** Opening Extract block **

10.              Copy of Diving Authorization submitted to Department of Labour for diving in your marina.

 

During the mediation stage of the appeal, the appellant requested clarification to the response relating to points three, six, seven, eight, nine and ten.  Following the receipt of additional information from the Town, the appellant agreed to withdraw these items from the appeal.  The appellant also agreed to remove from the scope of the appeal those records relating to one particular company in project 200302.  No further mediation was possible, and the appeal was moved to the adjudication stage.

 

I decided to seek the representations of the Town, as well as six companies and one individual (the Project Manager) who may have an interest in the disclosure of the information contained in the records (the affected parties).  I received representations from the Town and the Project Manager.  In its representations, the Town raised the possible application of the discretionary exemptions in sections 11(d) and 12 to the records. 

 

I then provided the appellant with a Notice of Inquiry and the complete representations of the Town and the Project Manager.  I also asked the appellant to address the issue of whether the Town ought to be entitled to rely on the application of the discretionary exemptions in sections 11(d) and 12.  The appellant submitted representations, which were then shared with the Town and the Project Manager.  I also invited the Town and the Project Manager to make additional representations by way of reply.  I received further submissions only from the Town.

 

RECORDS:

 

The records remaining at issue consist of the undisclosed portions of certain tender documents, a complete copy of the point system ranking devised by the Project Manager, and the complete Northern Ontario Heritage Fund Corporation grant application submitted by the Town for a marina construction project.

 

DISCUSSION:

 

THIRD PARTY INFORMATION

 

General principles

 

Sections 10(1)(a), (b) and (c) state:

 

A head shall refuse to disclose a record that reveals a trade secret or scientific, technical, commercial, financial or labour relations information, supplied in confidence implicitly or explicitly, where the disclosure could reasonably be expected to,

 

(a)        prejudice significantly the competitive position or interfere significantly with the contractual or other negotiations of a person, group of persons, or organization;

 

(b)        result in similar information no longer being supplied to the institution where it is in the public interest that similar information continue to be so supplied;

 

(c)        result in undue loss or gain to any person, group, committee or financial institution or agency; or

 

Section 10(1) is designed to protect the confidential “informational assets” of businesses or other organizations that provide information to government institutions.  Although one of the central purposes of the Act is to shed light on the operations of government, section 10(1) serves to limit disclosure of confidential information of third parties that could be exploited by a competitor in the marketplace [Orders PO-1805, PO-2018, PO-2184, MO-1706].

 

For section 10(1) to apply, the institution and/or the third party must satisfy each part of the following three-part test:

 

1.         the record must reveal information that is a trade secret or scientific, technical, commercial, financial or labour relations information;  and

 

2.         the information must have been supplied to the institution in confidence, either implicitly or explicitly;  and

 

3.         the prospect of disclosure of the record must give rise to a reasonable expectation that one of the harms specified in paragraph (a), (b) and/or (c) of section 10(1) will occur.

** Closing Extract block **

Required tasks
[1] According to the extract, from whom were further submissions received after the invitation to make reply representations?
[2] Retype the part of the extract starting at "3.         the prospect" and ending at "10(1) will occur.".
[3] State whether each statement agrees with the extract, answering yes or no and quoting the deciding words: (a) The appellant agreed to withdraw certain items after receiving additional information from the Town. (b) Representations were received from each of the six companies. (c) The Northern Ontario Heritage Fund Corporation grant application was submitted by the Project Manager.

** Opening Source data block **

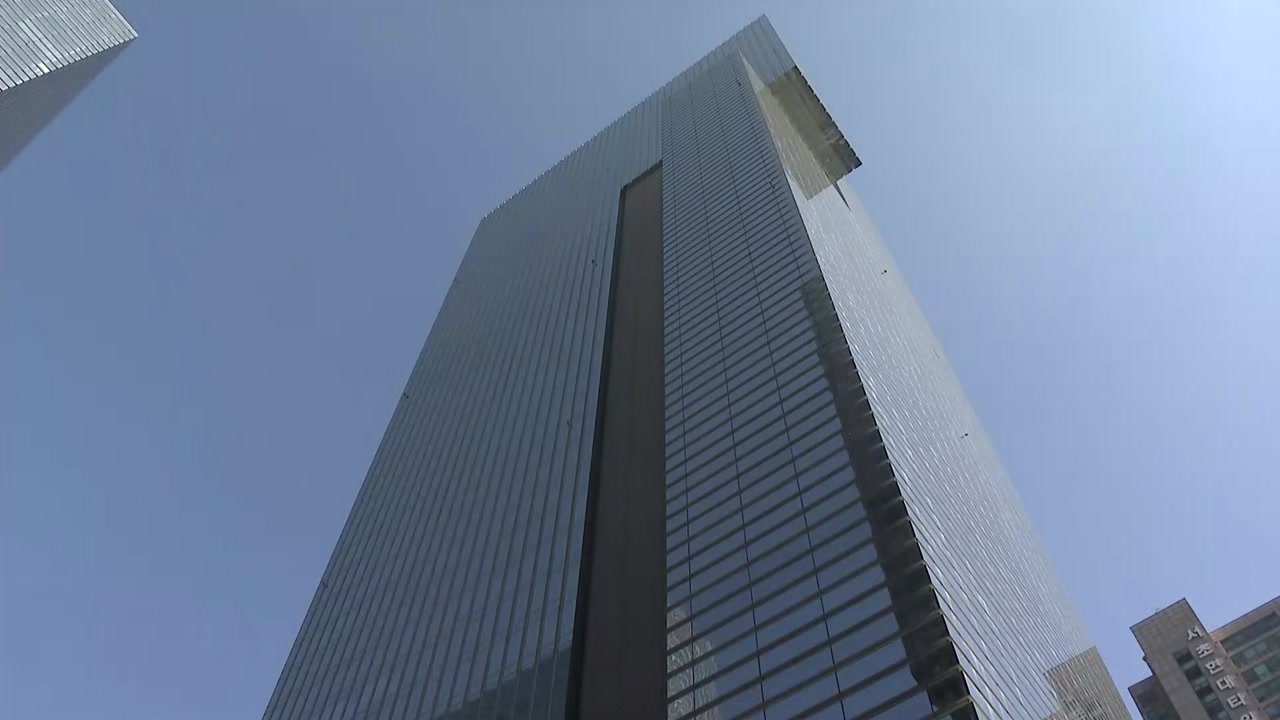 삼성전자, 상속세 부담 해소와 반도체 슈퍼사이클: HBM 선도 '뉴삼성' 기술 전략 가속화 분석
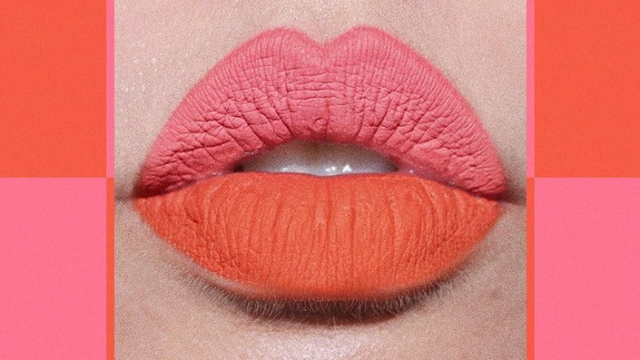 جربي أحمر الشفاه ثنائي اللون في المنزل بهذه الخطوات السهلة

** Closing Source data block **

Task responses
[1] Only from the Town.

[2]
3.         the prospect of disclosure of the record must give rise to a reasonable expectation that one of the harms specified in paragraph (a), (b) and/or (c) of section 10(1) will occur.

[3]
(a) Yes: "Following the receipt of additional information from the Town, the appellant agreed to withdraw these items from the appeal."
(b) No: "I received representations from the Town and the Project Manager."
(c) No: "the complete Northern Ontario Heritage Fund Corporation grant application submitted by the Town for a marina construction project."